Discussion in 'CivBE - General Discussions' started by mike20599, Nov 26, 2015.

  1. kipwheeler

    kipwheeler Warlord

    May 25, 2014
    It might be of interest to you that, apparently when they first were designing the alien biomes (from my understanding), the designers initially tried to move away from standards like green colors for lush areas, and so forth, and they did initially try to make the worlds more alien than the final version, but it turned out that most of the early players seemed to have trouble with that. It became counter-intuitive to players, and slowed down their gameplay as they tried to remember what sort of terrain did that. So, they ended up pushing the terrains to be a bit more recognizable. I'm not saying that's a good choice or a bad choice, but I do understand why they did that.

    Like you, I played a lot of Civ 2 and Civ 4 and enjoyed them, but never tried Civ 5. I'm fond of Beyond Earth, but I'd give it a "B-" in terms of how it came out--fun enough to play, but not quite living up to my imagination as fully as it might. I'd love and buy another expansion if they made it, but I'm not sure if their design planners are going to build such a thing.
  2. Lexicus

    Lexicus Deity

    Aug 28, 2007
    Sovereign State of the Have-Nots
    It sort of makes sense thematically as well; as a species that evolved in a blue-green world it's only natural we'd prefer worlds with a similar color palette (also depending on as-yet unknown answers to questions in the fields of biology, cosmology, etc. it may be that planets with the capacity to support complex life are generally blue-green).
  3. SupremacyKing2

    SupremacyKing2 Deity

    Oct 25, 2014
    Yeah, I specifically remember an article way back where the devs confirm this.
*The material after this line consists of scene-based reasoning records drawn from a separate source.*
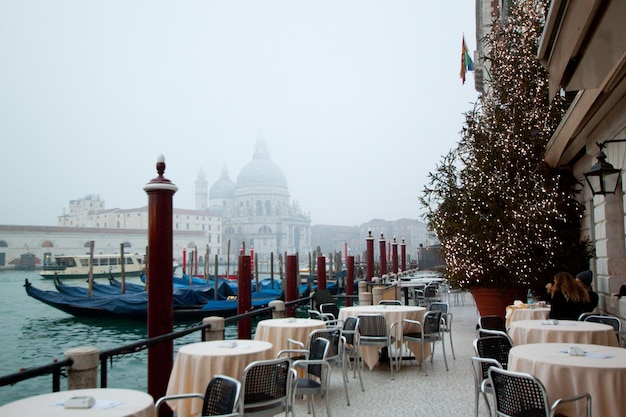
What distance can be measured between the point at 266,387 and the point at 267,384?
0.07 feet

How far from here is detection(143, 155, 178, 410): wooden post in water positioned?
5.62m

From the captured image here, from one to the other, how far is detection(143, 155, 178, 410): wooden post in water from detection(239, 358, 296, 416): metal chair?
1.63m

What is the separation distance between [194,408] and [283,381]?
1.04m

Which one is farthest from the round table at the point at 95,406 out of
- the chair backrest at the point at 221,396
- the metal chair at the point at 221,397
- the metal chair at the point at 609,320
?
the metal chair at the point at 609,320

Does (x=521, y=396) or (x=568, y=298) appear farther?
(x=568, y=298)

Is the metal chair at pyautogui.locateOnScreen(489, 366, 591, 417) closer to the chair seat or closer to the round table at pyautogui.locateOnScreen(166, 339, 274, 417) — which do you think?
the chair seat

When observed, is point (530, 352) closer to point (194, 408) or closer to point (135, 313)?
point (194, 408)

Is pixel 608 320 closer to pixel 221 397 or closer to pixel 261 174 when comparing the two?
pixel 221 397

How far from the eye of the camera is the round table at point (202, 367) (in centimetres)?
468

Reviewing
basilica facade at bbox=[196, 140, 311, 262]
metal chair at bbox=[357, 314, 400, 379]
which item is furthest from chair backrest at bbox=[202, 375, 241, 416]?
basilica facade at bbox=[196, 140, 311, 262]

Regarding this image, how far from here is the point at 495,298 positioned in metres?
11.7

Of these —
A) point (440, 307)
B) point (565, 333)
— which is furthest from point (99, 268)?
point (565, 333)

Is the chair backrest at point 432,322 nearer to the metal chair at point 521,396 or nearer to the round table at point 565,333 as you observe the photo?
the round table at point 565,333

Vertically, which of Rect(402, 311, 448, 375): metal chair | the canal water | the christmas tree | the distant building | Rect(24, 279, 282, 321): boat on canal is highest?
the distant building
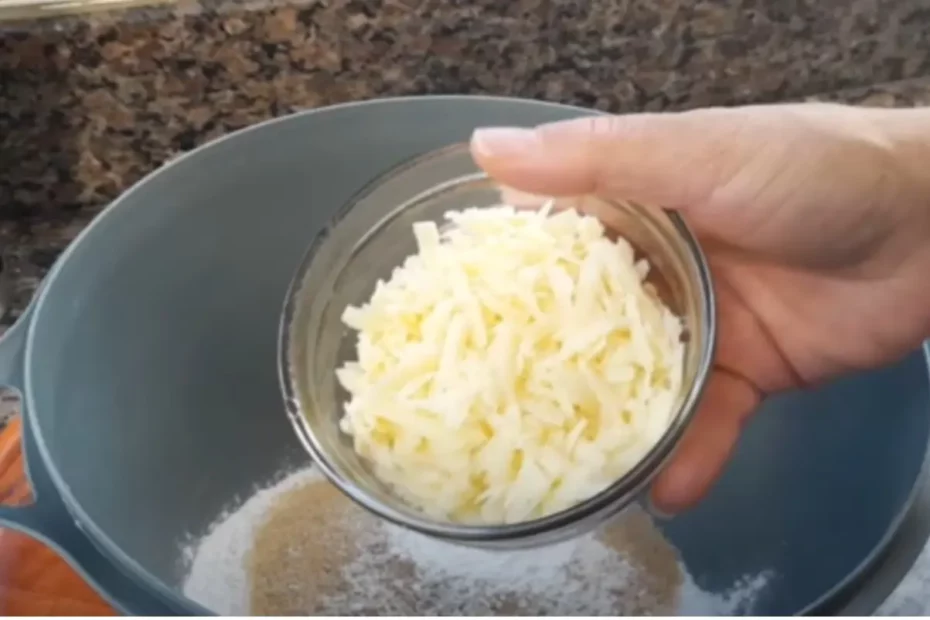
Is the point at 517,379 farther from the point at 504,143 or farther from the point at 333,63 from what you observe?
the point at 333,63

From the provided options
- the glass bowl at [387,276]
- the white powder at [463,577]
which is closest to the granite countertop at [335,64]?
the glass bowl at [387,276]

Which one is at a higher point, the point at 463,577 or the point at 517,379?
the point at 517,379

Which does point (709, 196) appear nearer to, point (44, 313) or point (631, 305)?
point (631, 305)

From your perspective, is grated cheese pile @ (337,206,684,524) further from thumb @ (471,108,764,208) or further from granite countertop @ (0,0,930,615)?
granite countertop @ (0,0,930,615)

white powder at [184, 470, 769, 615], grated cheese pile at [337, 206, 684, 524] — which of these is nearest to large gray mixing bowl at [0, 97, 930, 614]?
white powder at [184, 470, 769, 615]

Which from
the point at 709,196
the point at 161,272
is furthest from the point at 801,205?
the point at 161,272

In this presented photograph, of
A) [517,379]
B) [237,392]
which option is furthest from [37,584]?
[517,379]
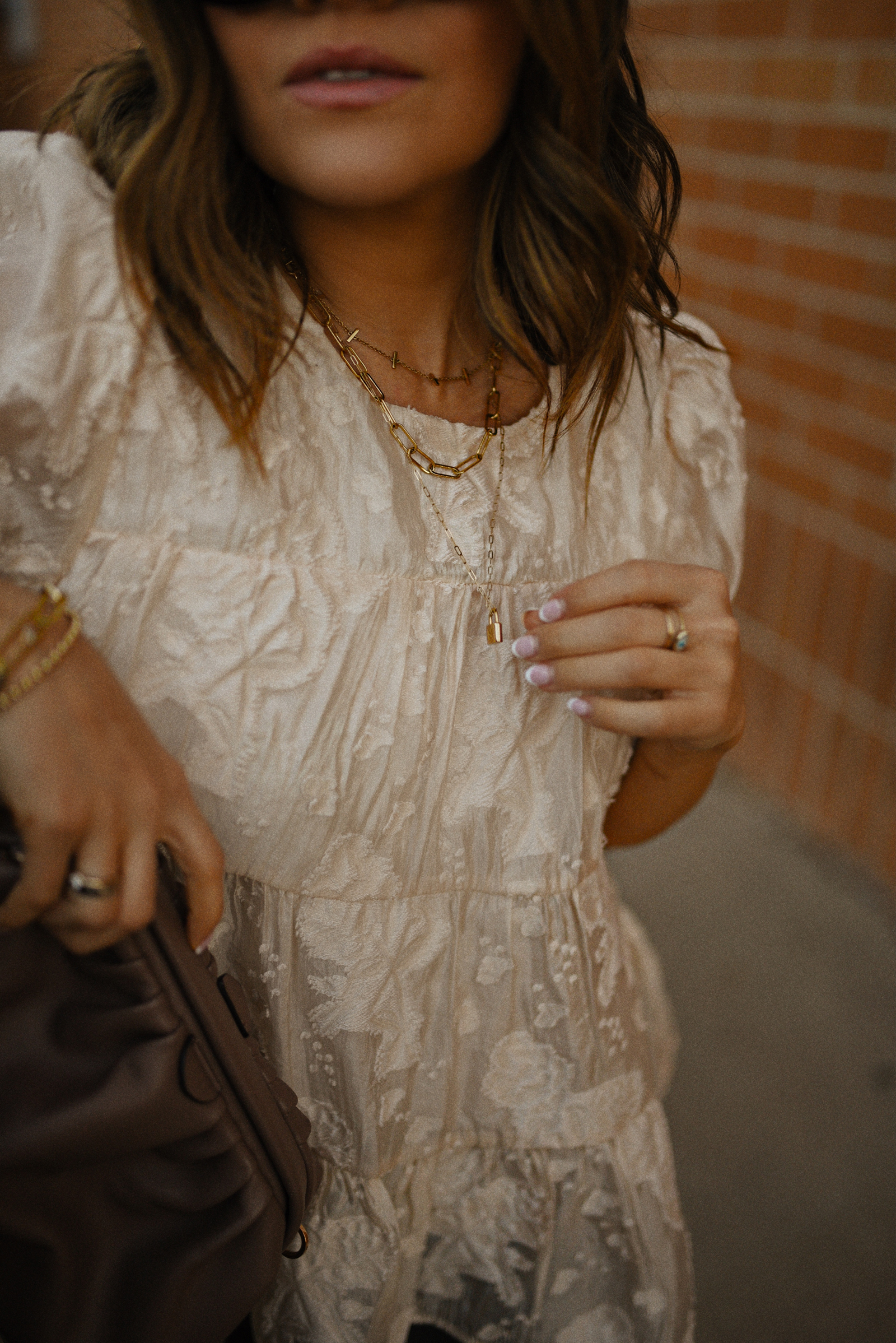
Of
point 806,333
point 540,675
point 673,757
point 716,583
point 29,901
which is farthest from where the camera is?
point 806,333

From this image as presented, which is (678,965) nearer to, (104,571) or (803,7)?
(104,571)

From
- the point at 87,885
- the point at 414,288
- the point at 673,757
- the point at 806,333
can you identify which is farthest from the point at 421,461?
the point at 806,333

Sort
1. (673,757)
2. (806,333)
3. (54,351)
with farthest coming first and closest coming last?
(806,333), (673,757), (54,351)

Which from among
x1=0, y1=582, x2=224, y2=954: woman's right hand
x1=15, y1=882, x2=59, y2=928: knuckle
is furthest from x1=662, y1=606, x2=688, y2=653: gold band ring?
x1=15, y1=882, x2=59, y2=928: knuckle

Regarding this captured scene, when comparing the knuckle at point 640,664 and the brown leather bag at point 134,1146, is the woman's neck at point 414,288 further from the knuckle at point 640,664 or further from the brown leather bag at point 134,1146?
the brown leather bag at point 134,1146

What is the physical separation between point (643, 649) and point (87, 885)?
521 mm

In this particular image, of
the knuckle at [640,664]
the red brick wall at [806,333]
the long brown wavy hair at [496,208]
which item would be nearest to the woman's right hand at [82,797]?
the long brown wavy hair at [496,208]

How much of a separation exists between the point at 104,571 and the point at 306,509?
18 centimetres

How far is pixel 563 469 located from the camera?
1111 millimetres

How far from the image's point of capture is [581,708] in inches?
38.6

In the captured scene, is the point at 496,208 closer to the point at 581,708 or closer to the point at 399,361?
the point at 399,361

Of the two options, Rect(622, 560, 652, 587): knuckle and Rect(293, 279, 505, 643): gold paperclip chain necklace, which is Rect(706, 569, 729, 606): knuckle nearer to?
Rect(622, 560, 652, 587): knuckle

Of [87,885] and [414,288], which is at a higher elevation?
[414,288]

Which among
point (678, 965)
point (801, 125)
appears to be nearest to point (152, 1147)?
point (678, 965)
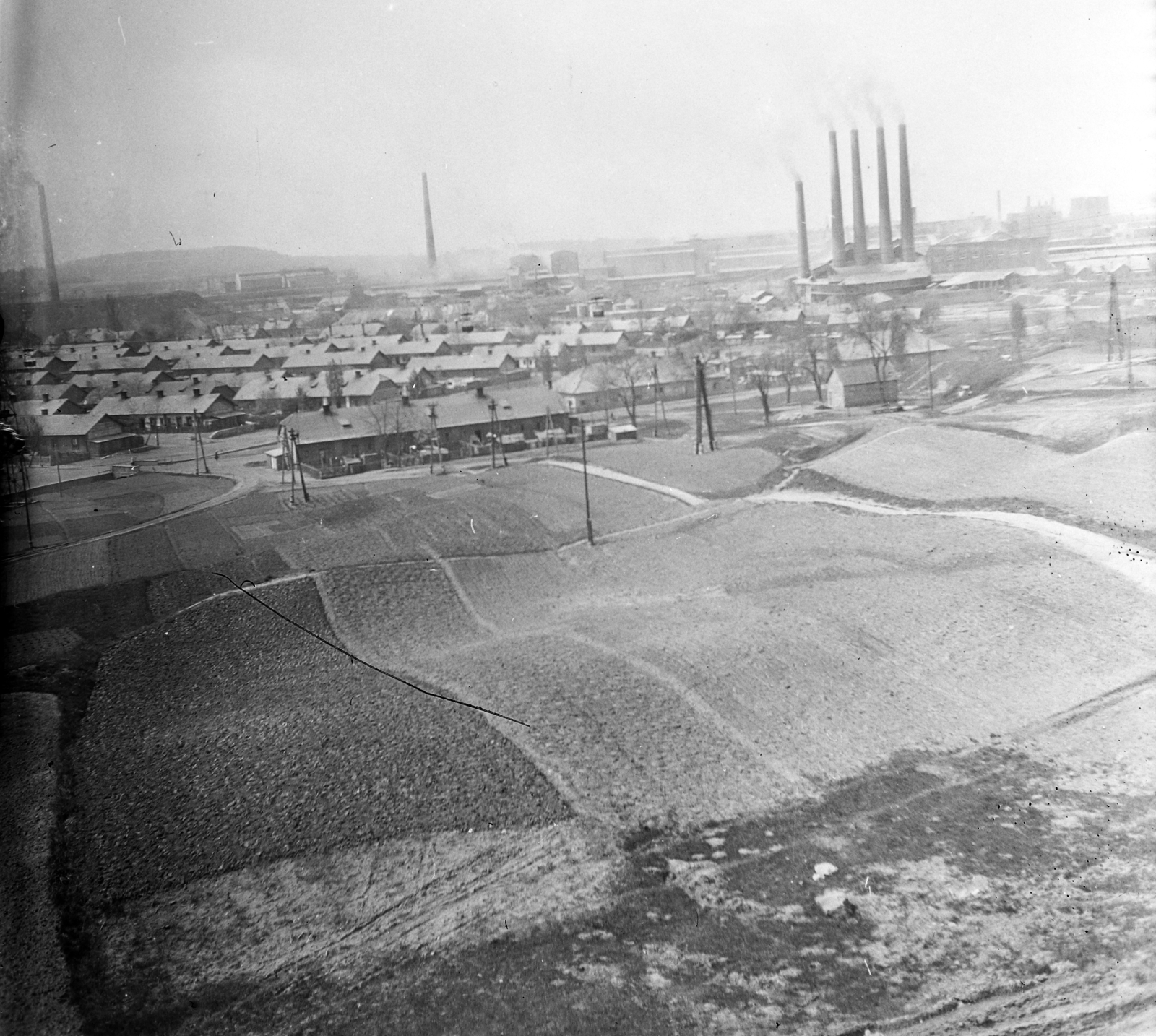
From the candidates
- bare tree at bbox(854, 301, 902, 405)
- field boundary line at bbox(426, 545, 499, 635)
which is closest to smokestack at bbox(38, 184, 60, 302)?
field boundary line at bbox(426, 545, 499, 635)

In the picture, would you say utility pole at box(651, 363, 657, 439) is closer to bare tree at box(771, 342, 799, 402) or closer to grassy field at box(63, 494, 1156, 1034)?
bare tree at box(771, 342, 799, 402)

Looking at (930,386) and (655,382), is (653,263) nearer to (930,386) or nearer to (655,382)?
(655,382)

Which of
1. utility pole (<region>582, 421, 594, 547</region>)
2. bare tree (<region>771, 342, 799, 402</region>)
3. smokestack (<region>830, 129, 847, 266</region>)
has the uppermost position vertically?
smokestack (<region>830, 129, 847, 266</region>)

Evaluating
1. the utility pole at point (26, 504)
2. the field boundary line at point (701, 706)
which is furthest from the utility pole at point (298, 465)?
the field boundary line at point (701, 706)

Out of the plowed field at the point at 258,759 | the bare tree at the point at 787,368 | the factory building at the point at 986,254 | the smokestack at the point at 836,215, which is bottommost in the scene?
the plowed field at the point at 258,759

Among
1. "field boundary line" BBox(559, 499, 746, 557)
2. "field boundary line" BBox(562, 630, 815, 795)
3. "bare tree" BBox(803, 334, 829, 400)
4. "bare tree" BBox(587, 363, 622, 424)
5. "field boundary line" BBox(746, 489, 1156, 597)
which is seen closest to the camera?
"field boundary line" BBox(562, 630, 815, 795)

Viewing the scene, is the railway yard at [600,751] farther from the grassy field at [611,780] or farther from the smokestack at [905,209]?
the smokestack at [905,209]

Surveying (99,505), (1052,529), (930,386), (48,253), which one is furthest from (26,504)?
(930,386)

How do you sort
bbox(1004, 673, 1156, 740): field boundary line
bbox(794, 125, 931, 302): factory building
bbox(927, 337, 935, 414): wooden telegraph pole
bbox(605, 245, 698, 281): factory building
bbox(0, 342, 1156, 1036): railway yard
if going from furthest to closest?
bbox(794, 125, 931, 302): factory building
bbox(605, 245, 698, 281): factory building
bbox(927, 337, 935, 414): wooden telegraph pole
bbox(1004, 673, 1156, 740): field boundary line
bbox(0, 342, 1156, 1036): railway yard
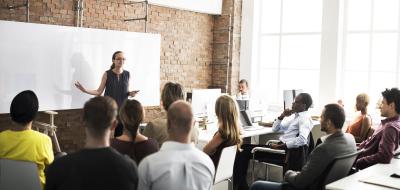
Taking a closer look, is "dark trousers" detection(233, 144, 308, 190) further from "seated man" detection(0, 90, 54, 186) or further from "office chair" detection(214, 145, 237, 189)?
"seated man" detection(0, 90, 54, 186)

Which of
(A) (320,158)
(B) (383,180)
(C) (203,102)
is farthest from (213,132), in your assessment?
(B) (383,180)

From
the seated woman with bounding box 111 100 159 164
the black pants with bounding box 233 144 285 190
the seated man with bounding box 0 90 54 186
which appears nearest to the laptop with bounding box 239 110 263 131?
the black pants with bounding box 233 144 285 190

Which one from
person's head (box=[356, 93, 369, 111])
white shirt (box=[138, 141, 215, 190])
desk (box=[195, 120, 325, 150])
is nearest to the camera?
white shirt (box=[138, 141, 215, 190])

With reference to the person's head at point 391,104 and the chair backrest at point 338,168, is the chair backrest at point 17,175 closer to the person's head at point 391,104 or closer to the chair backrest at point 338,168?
the chair backrest at point 338,168

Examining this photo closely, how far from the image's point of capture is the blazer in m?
3.32

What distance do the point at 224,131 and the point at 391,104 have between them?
1573 mm

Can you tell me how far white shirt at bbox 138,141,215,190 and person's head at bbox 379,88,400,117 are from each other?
244cm

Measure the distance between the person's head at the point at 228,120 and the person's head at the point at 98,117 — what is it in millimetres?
1915

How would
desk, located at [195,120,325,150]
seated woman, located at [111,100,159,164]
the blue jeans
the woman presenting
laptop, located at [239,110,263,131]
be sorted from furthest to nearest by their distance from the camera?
laptop, located at [239,110,263,131], the woman presenting, desk, located at [195,120,325,150], the blue jeans, seated woman, located at [111,100,159,164]

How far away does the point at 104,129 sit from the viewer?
2068 millimetres

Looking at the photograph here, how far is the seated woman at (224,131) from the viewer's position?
154 inches

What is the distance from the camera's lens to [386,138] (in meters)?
3.92

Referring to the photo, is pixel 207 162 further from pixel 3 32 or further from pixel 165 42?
pixel 165 42

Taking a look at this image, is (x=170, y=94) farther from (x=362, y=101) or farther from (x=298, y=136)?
(x=362, y=101)
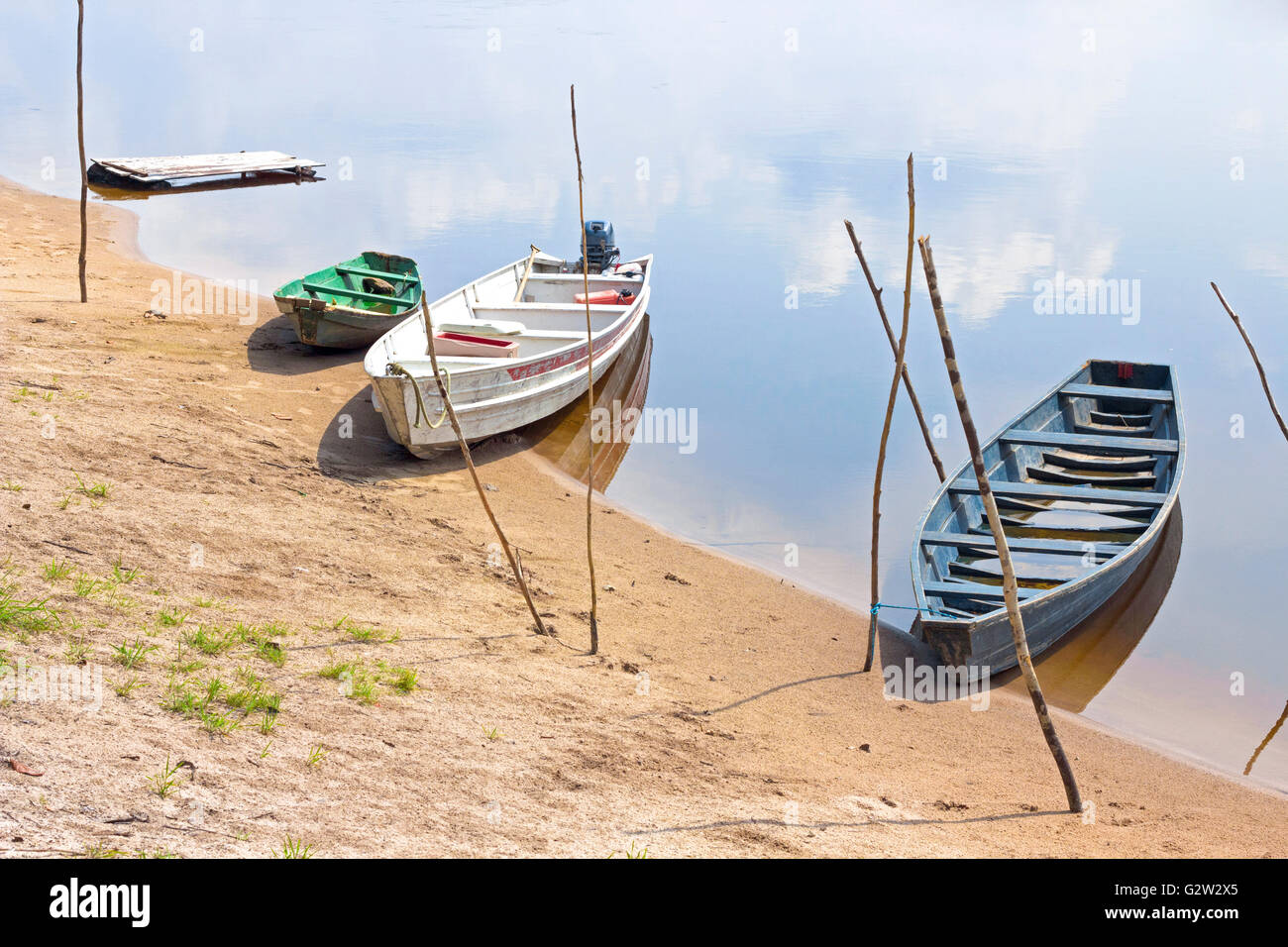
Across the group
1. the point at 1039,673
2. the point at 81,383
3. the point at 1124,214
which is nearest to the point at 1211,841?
the point at 1039,673

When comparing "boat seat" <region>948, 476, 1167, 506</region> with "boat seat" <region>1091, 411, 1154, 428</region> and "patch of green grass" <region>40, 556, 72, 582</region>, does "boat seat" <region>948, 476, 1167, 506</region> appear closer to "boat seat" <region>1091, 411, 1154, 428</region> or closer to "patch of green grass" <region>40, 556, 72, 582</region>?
"boat seat" <region>1091, 411, 1154, 428</region>

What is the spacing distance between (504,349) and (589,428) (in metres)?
1.59

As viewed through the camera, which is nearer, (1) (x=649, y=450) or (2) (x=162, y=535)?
(2) (x=162, y=535)

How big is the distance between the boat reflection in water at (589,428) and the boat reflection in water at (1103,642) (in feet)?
19.1

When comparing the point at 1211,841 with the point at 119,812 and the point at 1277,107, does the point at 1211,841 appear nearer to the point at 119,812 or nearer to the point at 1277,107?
the point at 119,812

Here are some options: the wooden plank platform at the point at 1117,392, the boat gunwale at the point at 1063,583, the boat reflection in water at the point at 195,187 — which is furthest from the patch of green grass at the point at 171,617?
the boat reflection in water at the point at 195,187

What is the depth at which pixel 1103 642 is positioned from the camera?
35.4 feet

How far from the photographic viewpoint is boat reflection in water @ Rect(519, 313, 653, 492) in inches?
554

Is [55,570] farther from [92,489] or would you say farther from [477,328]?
[477,328]

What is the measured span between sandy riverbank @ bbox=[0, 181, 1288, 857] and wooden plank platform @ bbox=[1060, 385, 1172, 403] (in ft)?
18.4

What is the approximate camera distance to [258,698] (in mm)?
6195

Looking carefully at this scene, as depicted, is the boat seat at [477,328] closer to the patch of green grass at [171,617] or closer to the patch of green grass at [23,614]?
the patch of green grass at [171,617]

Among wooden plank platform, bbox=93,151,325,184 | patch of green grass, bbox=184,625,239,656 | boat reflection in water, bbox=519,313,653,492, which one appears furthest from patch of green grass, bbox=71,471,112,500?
wooden plank platform, bbox=93,151,325,184
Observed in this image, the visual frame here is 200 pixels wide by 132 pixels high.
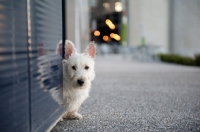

Psychologically, we recognize certain colors (green is grassland = good for food, yellow is desert = bad for food). If you change it where maybe on this alien planet, yellow is actually lush terrain with lots of food, it makes things less intuitive for the player. And the bottom line is that every good game needs to be intuitive for the player.
  4. gimley_gunner

    gimley_gunner Chieftain

    May 23, 2015
    For myself I've enjoyed my time with Civ:BE more than I have with civ 3, civ 4 or civ 5. Never played Civ 2 and would say i've enjoyed it as much as Civ 1 all those years ago.

    I would have got Rising Tide except I unfortunately got Civ 5 complete last year instead and 20 hours of that persuaded me how meh and tired that title and the franchise as a whole is. That's my opinion and your millage may vary but there are other strategy games available eg Paradox, Egosoft, Creative Assembly etc

    For me Civ works more successfully in a sci fi rather than a historical setting. Civ:BE is lacking in comparison to the more fleshed out atmosphere of Alpha Centauri though.